*** GIVEN TEXT

Nvidia Unveils Rubin Architecture: A Leap Forward in AI Computing
At the 2026 Consumer Electronics Show (CES), Nvidia’s CEO, Jensen Huang, introduced the company’s latest innovation in artificial intelligence hardware: the Rubin computing architecture. This new system is currently in production and is anticipated to scale up in the latter half of the year.
Huang emphasized the escalating computational demands of AI, stating, Vera Rubin is designed to address this fundamental challenge that we have: The amount of computation necessary for AI is skyrocketing. He confirmed that Vera Rubin is in full production.
The Rubin architecture, first announced in 2024, represents the culmination of Nvidia’s continuous hardware advancements, positioning the company as a leader in the tech industry. Rubin is set to succeed the Blackwell architecture, which itself followed the Hopper and Lovelace architectures.
Major cloud service providers, including Anthropic, OpenAI, and Amazon Web Services, have already committed to integrating Rubin chips into their systems. Additionally, Rubin will power HPE’s Blue Lion supercomputer and the forthcoming Doudna supercomputer at Lawrence Berkeley National Laboratory.

******
*** DATASET RECORDS

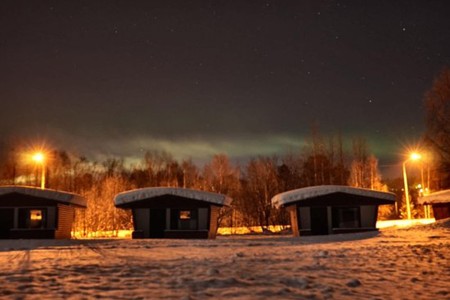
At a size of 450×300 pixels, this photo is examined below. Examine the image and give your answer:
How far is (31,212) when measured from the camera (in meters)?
31.0

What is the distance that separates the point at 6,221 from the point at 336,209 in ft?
74.6

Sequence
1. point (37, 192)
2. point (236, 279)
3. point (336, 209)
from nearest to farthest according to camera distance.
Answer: point (236, 279) → point (37, 192) → point (336, 209)

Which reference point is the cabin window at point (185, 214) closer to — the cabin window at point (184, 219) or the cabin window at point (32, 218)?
the cabin window at point (184, 219)

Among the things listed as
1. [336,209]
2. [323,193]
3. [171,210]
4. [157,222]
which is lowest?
[157,222]

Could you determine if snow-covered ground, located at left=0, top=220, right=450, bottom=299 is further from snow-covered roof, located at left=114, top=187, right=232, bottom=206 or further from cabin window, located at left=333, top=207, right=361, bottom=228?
cabin window, located at left=333, top=207, right=361, bottom=228

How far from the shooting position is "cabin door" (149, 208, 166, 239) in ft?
103

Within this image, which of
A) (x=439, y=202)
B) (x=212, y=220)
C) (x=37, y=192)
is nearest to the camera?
(x=37, y=192)

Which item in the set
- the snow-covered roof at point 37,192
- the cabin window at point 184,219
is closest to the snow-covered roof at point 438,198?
the cabin window at point 184,219

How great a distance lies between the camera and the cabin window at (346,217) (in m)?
31.8

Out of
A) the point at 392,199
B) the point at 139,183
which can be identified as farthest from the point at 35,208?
the point at 139,183

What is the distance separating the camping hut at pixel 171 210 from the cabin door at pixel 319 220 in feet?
20.6

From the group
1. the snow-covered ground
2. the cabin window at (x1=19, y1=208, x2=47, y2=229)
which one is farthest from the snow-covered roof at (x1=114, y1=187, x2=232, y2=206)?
the snow-covered ground

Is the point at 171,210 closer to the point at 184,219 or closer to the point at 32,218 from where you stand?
the point at 184,219

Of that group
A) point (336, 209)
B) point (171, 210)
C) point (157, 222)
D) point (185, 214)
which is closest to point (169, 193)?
point (171, 210)
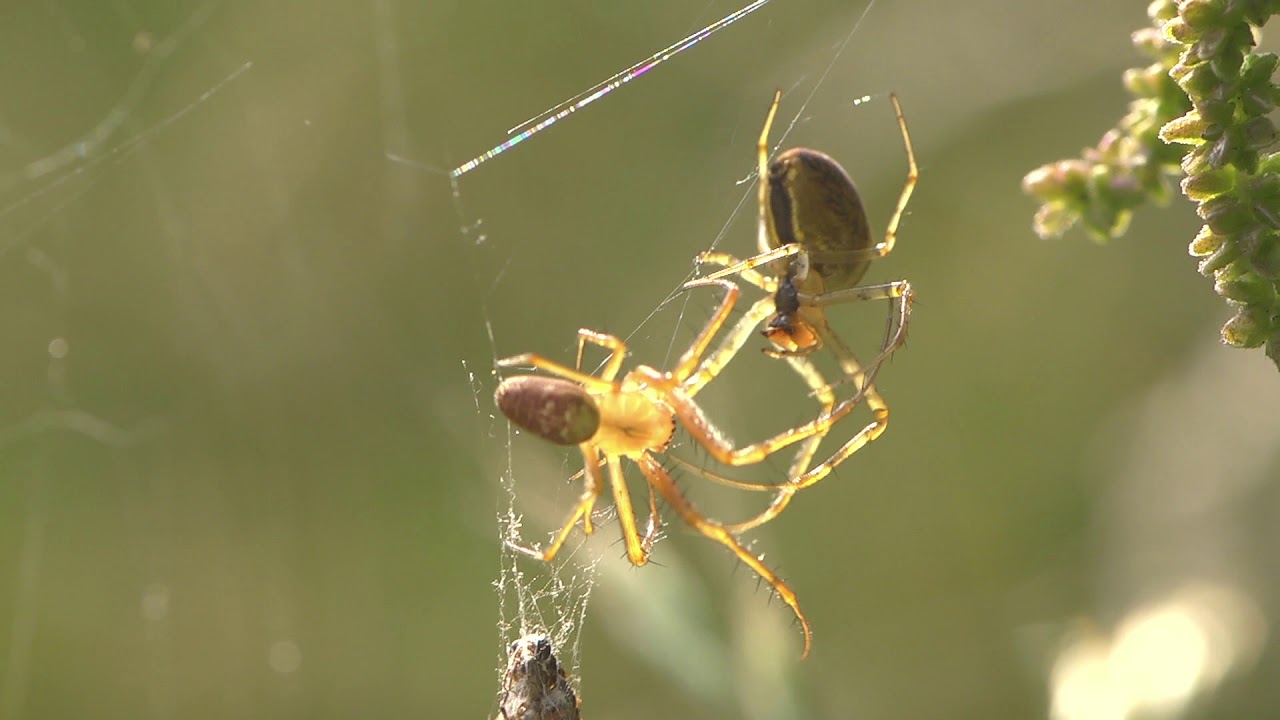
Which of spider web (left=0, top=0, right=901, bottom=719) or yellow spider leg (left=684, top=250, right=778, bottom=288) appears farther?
spider web (left=0, top=0, right=901, bottom=719)

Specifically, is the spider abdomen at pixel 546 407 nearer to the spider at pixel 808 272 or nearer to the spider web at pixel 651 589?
the spider web at pixel 651 589

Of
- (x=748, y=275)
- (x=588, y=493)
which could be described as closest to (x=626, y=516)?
(x=588, y=493)

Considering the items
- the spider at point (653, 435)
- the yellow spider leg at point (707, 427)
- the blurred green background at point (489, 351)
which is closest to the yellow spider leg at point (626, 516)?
the spider at point (653, 435)

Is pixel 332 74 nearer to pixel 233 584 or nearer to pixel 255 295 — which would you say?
pixel 255 295

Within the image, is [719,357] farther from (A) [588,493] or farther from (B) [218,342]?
(B) [218,342]

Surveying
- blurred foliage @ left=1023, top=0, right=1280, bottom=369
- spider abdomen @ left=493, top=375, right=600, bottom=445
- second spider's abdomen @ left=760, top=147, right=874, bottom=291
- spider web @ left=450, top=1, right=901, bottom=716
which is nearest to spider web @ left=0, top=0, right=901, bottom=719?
spider web @ left=450, top=1, right=901, bottom=716

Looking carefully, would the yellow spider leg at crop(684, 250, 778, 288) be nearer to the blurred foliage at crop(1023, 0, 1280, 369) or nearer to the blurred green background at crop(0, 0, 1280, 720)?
the blurred green background at crop(0, 0, 1280, 720)
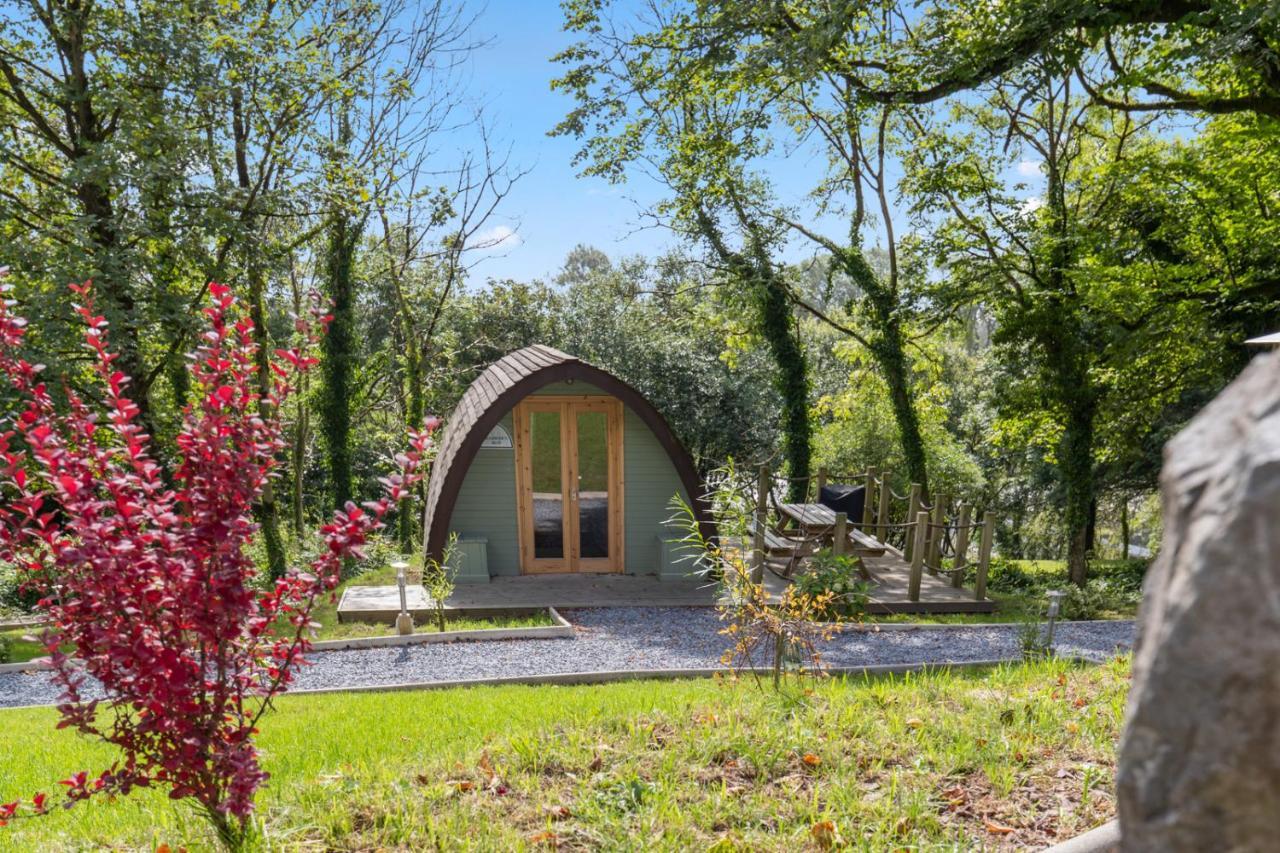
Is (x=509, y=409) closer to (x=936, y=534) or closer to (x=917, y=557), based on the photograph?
(x=917, y=557)

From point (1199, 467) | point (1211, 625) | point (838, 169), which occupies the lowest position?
point (1211, 625)

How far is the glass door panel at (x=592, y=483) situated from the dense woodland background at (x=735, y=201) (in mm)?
5022

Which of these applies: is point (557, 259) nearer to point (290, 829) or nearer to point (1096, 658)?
point (1096, 658)

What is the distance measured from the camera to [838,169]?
61.3ft

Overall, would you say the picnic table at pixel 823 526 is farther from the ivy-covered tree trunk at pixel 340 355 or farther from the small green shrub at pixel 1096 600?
the ivy-covered tree trunk at pixel 340 355

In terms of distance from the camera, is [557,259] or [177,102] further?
[557,259]

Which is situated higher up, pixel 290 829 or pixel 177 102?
pixel 177 102

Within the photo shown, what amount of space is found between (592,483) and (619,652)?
3.93m

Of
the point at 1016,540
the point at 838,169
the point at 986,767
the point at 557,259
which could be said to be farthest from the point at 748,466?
the point at 557,259

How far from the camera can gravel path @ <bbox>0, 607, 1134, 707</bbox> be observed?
7.85m

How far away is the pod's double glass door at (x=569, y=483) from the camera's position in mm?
11945

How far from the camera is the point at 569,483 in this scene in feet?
39.8

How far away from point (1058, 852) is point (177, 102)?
1352 centimetres

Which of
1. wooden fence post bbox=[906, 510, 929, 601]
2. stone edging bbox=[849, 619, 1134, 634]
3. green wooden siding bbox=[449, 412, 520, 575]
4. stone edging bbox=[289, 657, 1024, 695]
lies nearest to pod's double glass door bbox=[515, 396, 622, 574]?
green wooden siding bbox=[449, 412, 520, 575]
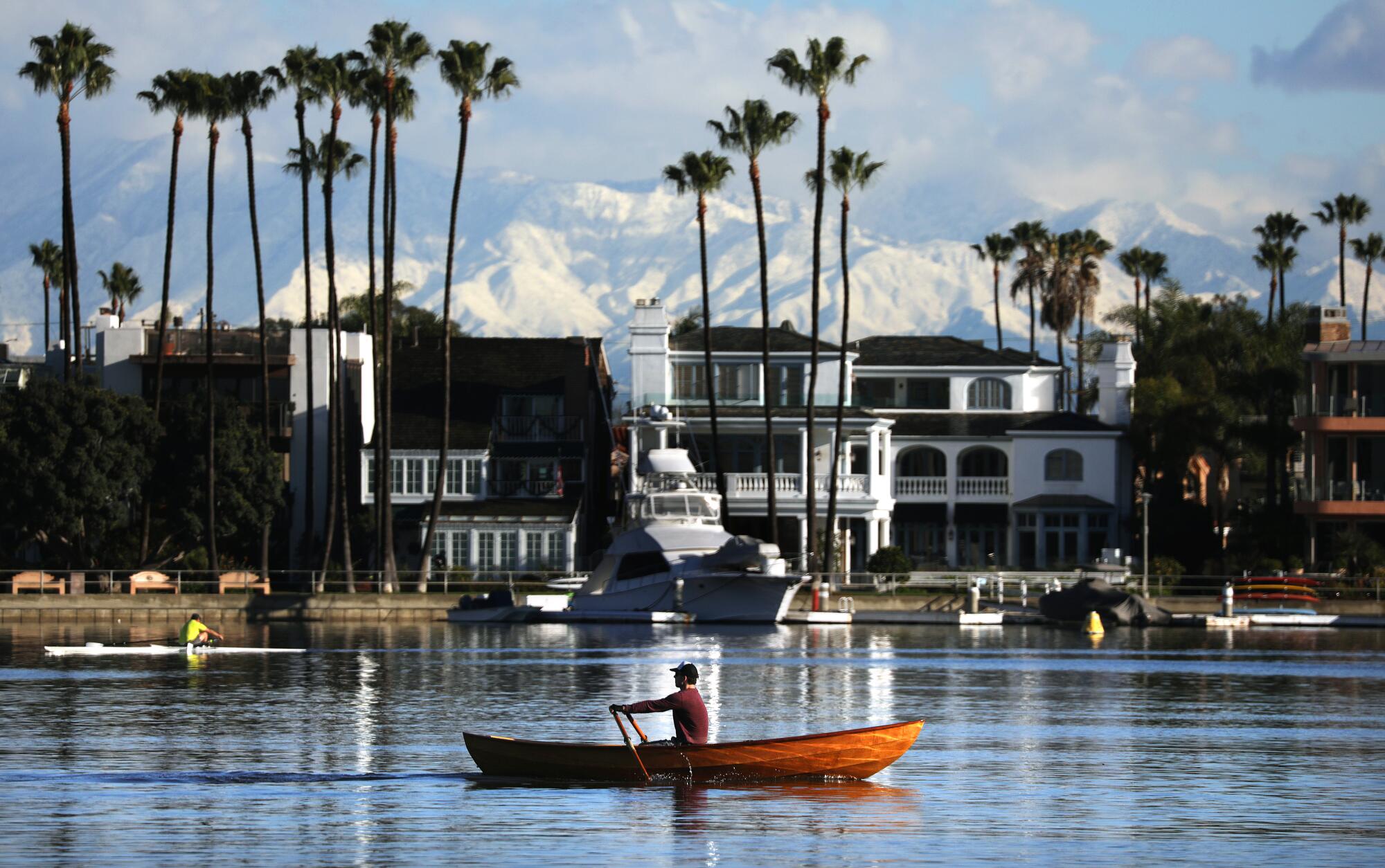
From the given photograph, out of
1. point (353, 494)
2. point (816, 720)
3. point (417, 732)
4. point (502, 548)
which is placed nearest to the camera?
point (417, 732)

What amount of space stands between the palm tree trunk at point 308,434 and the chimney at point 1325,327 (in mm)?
37376

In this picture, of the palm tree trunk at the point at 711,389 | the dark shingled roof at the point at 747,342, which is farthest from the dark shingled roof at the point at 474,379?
the palm tree trunk at the point at 711,389

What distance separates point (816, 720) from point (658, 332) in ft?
158

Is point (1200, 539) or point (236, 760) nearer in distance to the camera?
point (236, 760)

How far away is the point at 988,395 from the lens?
85.5m

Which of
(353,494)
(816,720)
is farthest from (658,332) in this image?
(816,720)

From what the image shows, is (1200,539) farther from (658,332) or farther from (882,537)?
(658,332)

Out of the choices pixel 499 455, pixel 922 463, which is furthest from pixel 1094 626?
pixel 499 455

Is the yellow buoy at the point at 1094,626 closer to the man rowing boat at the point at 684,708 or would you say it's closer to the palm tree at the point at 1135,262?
the man rowing boat at the point at 684,708

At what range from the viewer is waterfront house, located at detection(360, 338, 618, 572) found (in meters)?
75.6

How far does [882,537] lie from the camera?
79.1m

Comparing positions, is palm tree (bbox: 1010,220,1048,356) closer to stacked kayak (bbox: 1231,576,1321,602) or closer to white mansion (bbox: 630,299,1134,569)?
white mansion (bbox: 630,299,1134,569)

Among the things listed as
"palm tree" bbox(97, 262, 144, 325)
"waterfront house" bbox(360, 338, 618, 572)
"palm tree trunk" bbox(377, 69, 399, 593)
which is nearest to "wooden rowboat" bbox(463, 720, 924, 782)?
"palm tree trunk" bbox(377, 69, 399, 593)

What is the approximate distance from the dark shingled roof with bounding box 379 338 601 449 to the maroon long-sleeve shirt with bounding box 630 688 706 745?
5423cm
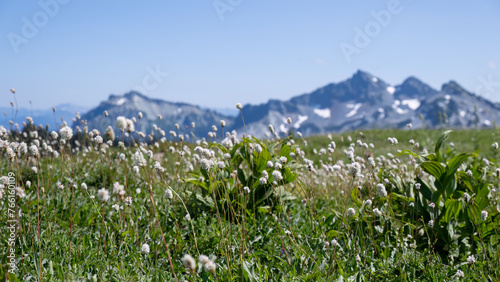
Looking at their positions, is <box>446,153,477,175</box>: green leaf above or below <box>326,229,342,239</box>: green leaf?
above

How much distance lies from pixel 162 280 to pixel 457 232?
3.15 meters

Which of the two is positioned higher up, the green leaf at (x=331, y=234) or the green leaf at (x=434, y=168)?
the green leaf at (x=434, y=168)

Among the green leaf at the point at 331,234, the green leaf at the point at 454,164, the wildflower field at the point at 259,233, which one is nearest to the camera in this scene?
the wildflower field at the point at 259,233

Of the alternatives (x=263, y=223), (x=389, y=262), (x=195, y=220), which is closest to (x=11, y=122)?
(x=195, y=220)

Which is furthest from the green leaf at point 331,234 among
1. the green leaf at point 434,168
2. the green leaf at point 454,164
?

******

# [PROBLEM TO SOLVE]
Duplicate the part of the Rubin architecture text that opens with the words containing "Major cloud service" and closes with "Berkeley National Laboratory.". The dataset items play no part in this work.

# [FINISHED TASK]
Major cloud service providers, including Anthropic, OpenAI, and Amazon Web Services, have already committed to integrating Rubin chips into their systems. Additionally, Rubin will power HPE’s Blue Lion supercomputer and the forthcoming Doudna supercomputer at Lawrence Berkeley National Laboratory.